Ela nunca mais se esqueceu daquela noite. No início dos anos 70, ao sair da boate em que tocava para amamentar o filho, foi abordada por uma viatura da polícia. Mostrar a carteira de músico profissional não adiantou.

O policial rasgou o documento, a xingou de prostituta e a obrigou a entrar no camburão. "Foi um trauma muito grande, eu tinha 22 anos. Depois daquilo, não podia mais ficar aqui", recorda a cantora e pianista Tânia Maria, que não faz shows no Brasil desde 1974, quando iniciou na França uma brilhante carreira internacional.

Esse hiato de três décadas será rompido nos próximos dias 11 e 13. Tânia Maria é a atração principal do evento "Mulheres do Brazil", no Sesc Pompéia, em São Paulo. "Considero-me uma exilada voluntária, mas a emoção que estou sentindo por poder tocar de novo no meu país é muito grande", disse ela à Folha por telefone, de Paris, onde voltou a morar em 1996, depois de viver 15 anos nos EUA.
************
_TAREFAS ESCRITAS_
- A) Traduza para o inglês esta frase do texto sobre Tânia Maria: "Esse hiato de três décadas será rompido nos próximos dias 11 e 13."
- B) Continue o texto sobre Tânia Maria a partir do ponto em que ele termina.
As linhas não têm nenhum papel aqui.
************
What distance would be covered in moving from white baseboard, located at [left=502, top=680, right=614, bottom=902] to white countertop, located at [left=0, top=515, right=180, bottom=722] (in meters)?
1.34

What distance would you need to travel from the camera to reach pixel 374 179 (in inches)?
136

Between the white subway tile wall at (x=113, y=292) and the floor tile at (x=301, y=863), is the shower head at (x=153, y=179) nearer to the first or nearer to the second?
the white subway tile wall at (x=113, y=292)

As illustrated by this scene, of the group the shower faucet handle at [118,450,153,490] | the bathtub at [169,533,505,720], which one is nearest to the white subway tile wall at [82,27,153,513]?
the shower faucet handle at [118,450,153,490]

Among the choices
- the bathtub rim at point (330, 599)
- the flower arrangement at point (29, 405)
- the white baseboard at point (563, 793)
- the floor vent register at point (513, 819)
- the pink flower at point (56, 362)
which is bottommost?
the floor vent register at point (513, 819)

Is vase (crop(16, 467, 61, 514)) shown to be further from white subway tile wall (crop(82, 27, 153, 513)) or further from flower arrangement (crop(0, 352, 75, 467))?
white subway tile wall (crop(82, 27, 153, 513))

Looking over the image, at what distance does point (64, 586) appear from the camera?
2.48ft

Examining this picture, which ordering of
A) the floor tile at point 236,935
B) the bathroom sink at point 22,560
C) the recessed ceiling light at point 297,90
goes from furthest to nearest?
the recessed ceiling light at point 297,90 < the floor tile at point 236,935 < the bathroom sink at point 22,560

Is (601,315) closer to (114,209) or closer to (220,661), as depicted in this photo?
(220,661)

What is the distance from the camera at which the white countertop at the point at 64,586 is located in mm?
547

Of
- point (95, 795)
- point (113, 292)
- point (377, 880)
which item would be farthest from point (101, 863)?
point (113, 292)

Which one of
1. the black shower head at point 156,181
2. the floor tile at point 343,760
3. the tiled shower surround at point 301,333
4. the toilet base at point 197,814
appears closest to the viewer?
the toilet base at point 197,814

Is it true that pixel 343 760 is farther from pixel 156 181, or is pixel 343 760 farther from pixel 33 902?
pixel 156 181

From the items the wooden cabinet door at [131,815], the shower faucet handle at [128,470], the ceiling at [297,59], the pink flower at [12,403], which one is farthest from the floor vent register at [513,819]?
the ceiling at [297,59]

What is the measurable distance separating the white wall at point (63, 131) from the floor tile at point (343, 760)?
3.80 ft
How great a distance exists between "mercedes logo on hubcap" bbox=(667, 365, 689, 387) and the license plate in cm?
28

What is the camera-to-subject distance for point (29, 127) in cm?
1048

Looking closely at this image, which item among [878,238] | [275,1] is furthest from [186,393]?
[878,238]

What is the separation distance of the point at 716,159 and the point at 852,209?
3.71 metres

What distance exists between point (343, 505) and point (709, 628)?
************
_RESPOSTAS_
- A) This three-decade hiatus will be broken on the coming 11th and 13th.

- B)
Maranhense de São Luís, Tânia cresceu em Volta Redonda, no interior do Rio de Janeiro. Ainda cursava o conservatório, aos 12 anos, quando foi vencedora do programa de calouros de Ary Barroso, na Rádio Nacional.

Um ano depois já liderava seu conjunto, tocando em bailes, numa época em que mulheres instrumentistas eram raras. "Eu vivia cercada por homens. Muitas vezes entrava num lugar, e o baterista começava a tocar uma valsinha para me gozar", relembra.

Antes de deixar o Brasil, ela gravou dois discos que só deram uma pálida idéia do estilo emotivo e suingado que veio a desenvolver mais tarde.

O disco "Apresentamos Tânia Maria" (1969) exibia seus vínculos com a bossa nova e o samba-jazz. "Olha Quem Chega" (1971) já refletia o ambiente da MPB naquele momento, aberta a fusões com a música pop e o jazz. "Sendo filha da bossa, o jazz sempre esteve muito perto de mim. Essas foram influências que me permitiram construir o que eu faço hoje", resume a cantora.

Ditadura

Mas a repressão política do regime militar, assim como as dificuldades para desenvolver a carreira no país, levaram Tânia a tentar a sorte na Europa.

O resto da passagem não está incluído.